The second survey is the Objective Yield Survey (OYS) and is based on an area frame sample of cultivated land in 10 principal states for corn and 11 states for soybeans. Based on the June acreage survey, a random sample of fields is drawn in each state and enumerators visit these fields to take measurements needed to forecast yields in predetermined segments of the fields.

In 2011, these measurements were taken in 1,920 cornfields and 1,835 soybean fields. For corn, the number of plants and number of ears per segment are counted, and the size of the ears is measured. For soybeans, enumerators measure row width and count the number of plants, number of main nodes, lateral branches, dried flowers and pods and pods with beans in each segment. The data are used to forecast grain weight (yield) per acre. Each segment is visited in September, October and November (if not yet harvested) to take new measurements and counts to form new yield forecasts. Just before the operator harvests the field, each segment is hand harvested and weighed. The data from the two surveys are combined to forecast average yield and production.

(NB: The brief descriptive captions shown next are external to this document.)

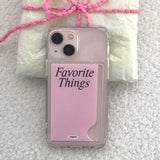 [Jelly] フェイバリットシングス(ピンク) カードポケットケース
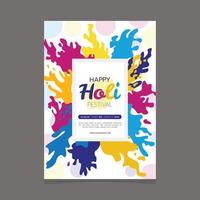 ein Poster zum das glücklich holi Festival ist auf Mittwoch 8 .. Marsch. vektor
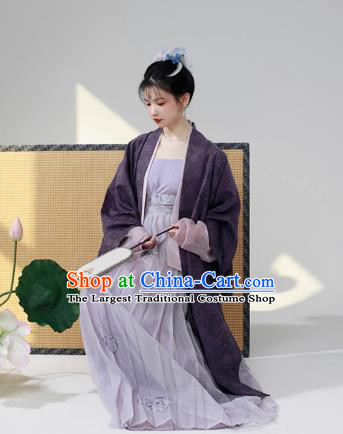 China Ancient Noble Woman Costumes Traditional Song Dynasty Royal Princess Hanfu Dresses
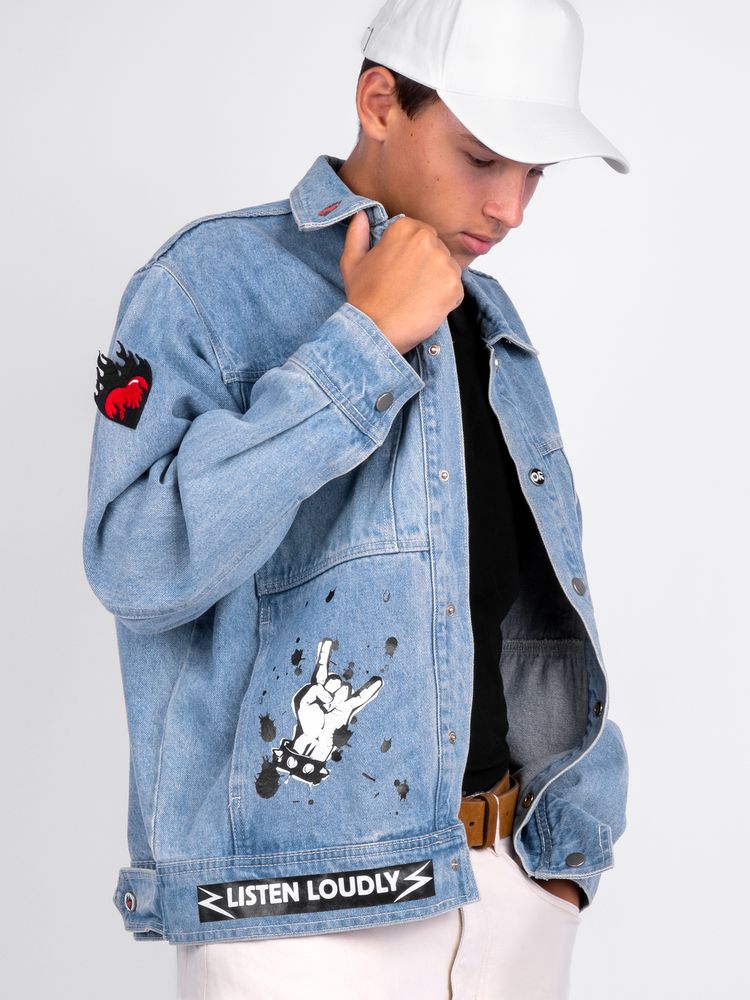 Куртка джинсовая O2, голубая / Миниатюра WWW (1000)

Good says that the USDA makes new yield and production forecasts in September, October and November with final estimates released in January. “Because yield forecasts are limited by crop maturity and are influenced by subsequent weather, the August yield forecasts tend to have the largest deviation from the final estimates released in January,” he says.

For the period 1970 through 2010, the August yield forecast for corn ranged from an overestimate of 18.3% to an underestimate of 10.1%. The middle 50% of the forecast errors ranged from an overestimate of 1.3% to an underestimate of 5.1%.

For soybeans, the August yield forecast ranged from an overestimate of 16.2% to an underestimate of 10.2%. The middle 50% of the forecast errors ranged from an overestimate of 3.0% to an underestimate of 4.5%.